3 Replies Latest reply on Mar 26, 2015 5:49 AM by adinn

    How to Check Rules in Loaded application

    john.martin.3728

      How can we use bmcheck.sh to check rules in loaded web application in web server.

        • 1. Re: How to Check Rules in Loaded application
          adinn

          Hi John,

          How can we use bmcheck.sh to check rules in loaded web application in web server.

          Err, like this maybe ...

           

          $ bash ${BYTEMAN_HOME}/bin/bmcheck.sh
          

           

          :-)

           

          Alternatively, if you want to be able to run ti directly and without having to specify a path

           

          $ chmod u+x ${BYTEMAN_HOME}/bin/bmcheck.sh
          $ export PATH=$PATH:${BYTEMAN_HOME}/bin
          $ bmcheck.sh
          

           

          Of course, in order for this to work you need to have installed the Byteman agent into your web server with the agent listener enabled (you can only talk to the Byteman agent if it is installed and  listening for requests on a socket). If you install the agent using bminstall.sh then the listener will have been enabled automatically. If you  are using -javaagent on the command line you need to add listener:true to the options list following the = sign e.g. add something which looks like the following option to the command line

           

          java -javaagent:${BYTEMAN_HOME}/lib/byteman=script:/path/to/myscript.btm,listener:true ...
          
          • 2. Re: How to Check Rules in Loaded application
            john.martin.3728

            Hi Andrew,

             

            I am going through jboss byteman source code . As this is open source project can i get design document and flow diagram of project so i can understand very well.

            Thanks in Advance,

            • 3. Re: How to Check Rules in Loaded application
              adinn

              Hi John,

               

              As this is open source project can I get design document and flow diagram of project so i can understand very well.

               

              Hmm, as this is an open source project I am afraid not . . . :-)

               

              There are no separate design documents or flow diagrams for this project.
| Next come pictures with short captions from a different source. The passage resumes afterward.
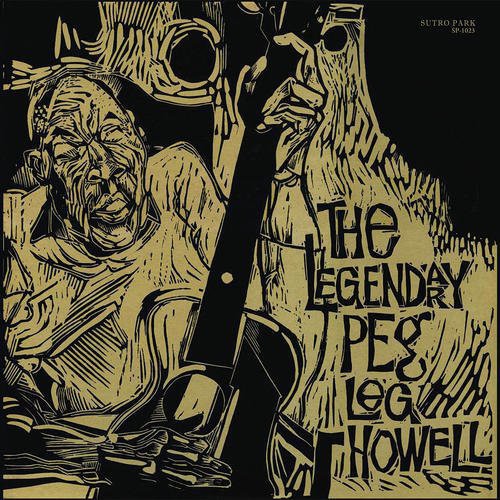 Peg Howell Leg - The Legendary Peg Leg Howell [LP] Vinyl Record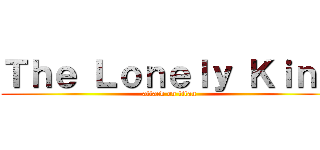 Ｔｈｅ Ｌｏｎｅｌｙ Ｋｉｎｇ (attack on titan)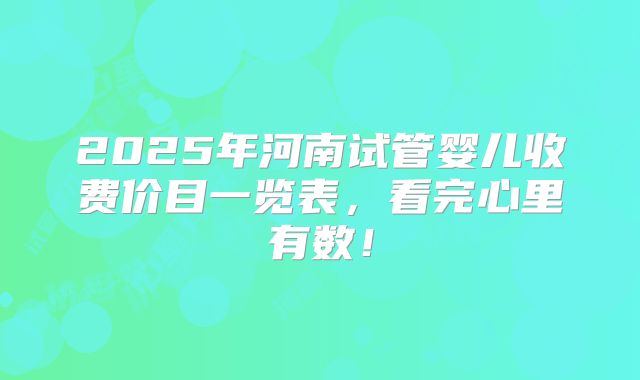 2025年河南试管婴儿收费价目一览表,看完心里有数!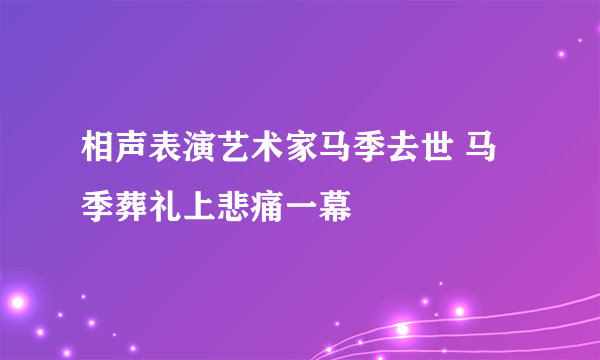 相声表演艺术家马季去世 马季葬礼上悲痛一幕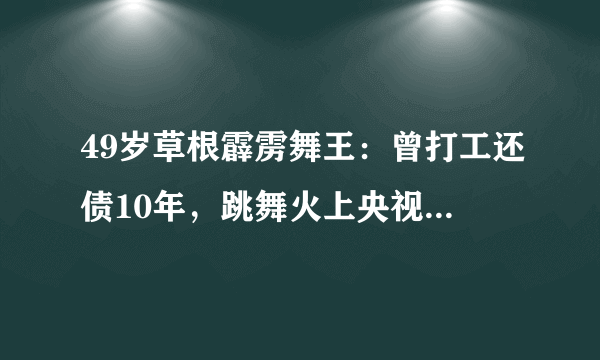 49岁草根霹雳舞王：曾打工还债10年，跳舞火上央视后，迎娶娇妻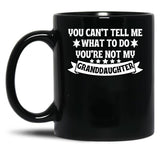 Awesome You Cant Tell Me What To Do You'Re Not My Granddaughter Gift Black Coffee Mug
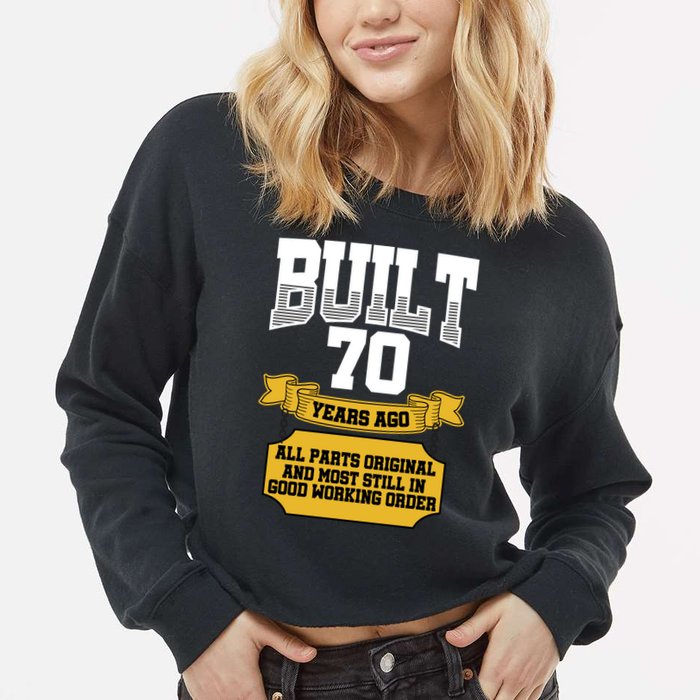 Built 70th Birthday All Original Part Cropped Pullover Crew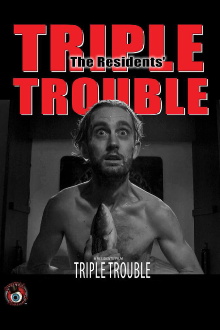 Triple Trouble Trailer
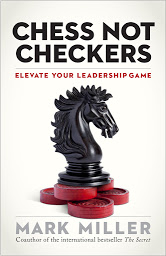 Icon image Chess Not Checkers: Elevate Your Leadership Game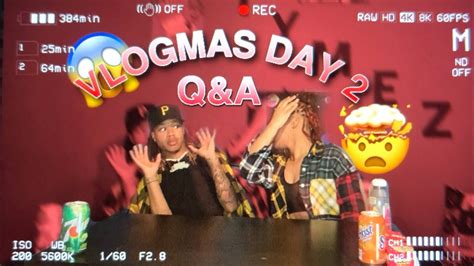 VLOGMAS DAY 2 Q A GETS WILD YouTube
Pretty much all the existing documentation is provided  in the Byteman code as javadoc comments and other code comments. I implemented most of the code (including all the really tricky bits) on my own between 2009 and 2011. So, there has not been any significant discussion of design discussions on the design forum. Some details of how Byteman works are provided in the paper I presented at the AOSD 2011. You can obtain a copy from the ACM's digitial library.

               

              The same applies for the packages it relies on (Java SE JVMTI Java agent libraries, ASM 3.3 bytecode manipulation libraries and JavaCUP/JFlex parser generator libaries).

               

              If you want to ask specific questions about how the code is designed please do so by posting them to the design forum. I am very happy to explain what the code is doing to anyone who is at all interested. I would also welcome the opportunity that will provide to write down some of the more important aspects of how Byteman has been built and how it operates.

               

              As for what is already documented for you to read now:

               

              All of the tricky algorithms implemented specifically for Byteman are described very carefully by comments in the code -- never mind anyone else, I cannot maintain it without a reminder of how it is works. That is true even though I invented some of the algorithms myself (n.b. I don't think any of them are truly original -- they are all based, to some degree, on known compiler design techniques). For the same reason, in most of the remaining non-obvious cases I have documented: what methods are supposed to do; what classes are used for; what specific field values represent; and so on. Common Java coding idioms and basic knowledge of how bytecode is organized plus how certain parser and compiler algorithms/data representations are defined is assumed in some parts of the code (see below for where to acquire that understanding).  Don't let that put you off. Most of the code is straightforward bread and butter programming -- I only spend time complicating code when there is a reason (like algorithmic complexity, provable correctness or performance).

               

              The JVM API that Byteman relies on (JVMTI Java agent APIs) is described in the Java SE documentation for package java.lang.instrument which you can find on Oracle's site for JDK6 and upwards (the API has not changed since Java 6).

               

              The ASM package used to manipulate bytecode is described in the ASM code. The code contains many example programs which show you how to use the package. Reading it is a good introduction to bytecode if you don't already know about how it works. If you want more details you need to study the Java VM specification.

               

              The JavaCUP and JFLex libraries are Java equivalents to the C programs Bison and Flex and are used to implement an LALR shift-reduce  parser and regexp based tokeniser which are combined to implement a parser for the body of Byteman rules (everything from IF to ENDRULE). I used this in preference to the more common choice (in Java circles) of recursive descent parsers (usually  ANTLR) because my experience is that LALR grammars provide clearer operator handling, more readable grammars and better error handling than the grammars handled by shift-reduce parsers. If you want to understand how both types of grammar work and what the differences between them are consult the Dragon book -- Aho, Sethi and Ullman's Compilers: Principles, Techniques, and Tools, the standard book on compiler design -- or, better still, Aho and Ullman's 2 volumes entitled The Theory of Parsing, Translation and Compiling. The latter is one of the truly great pinnacles of 1960s computer science (indeed, of all time) and deserves to be much better known and read than it currently is.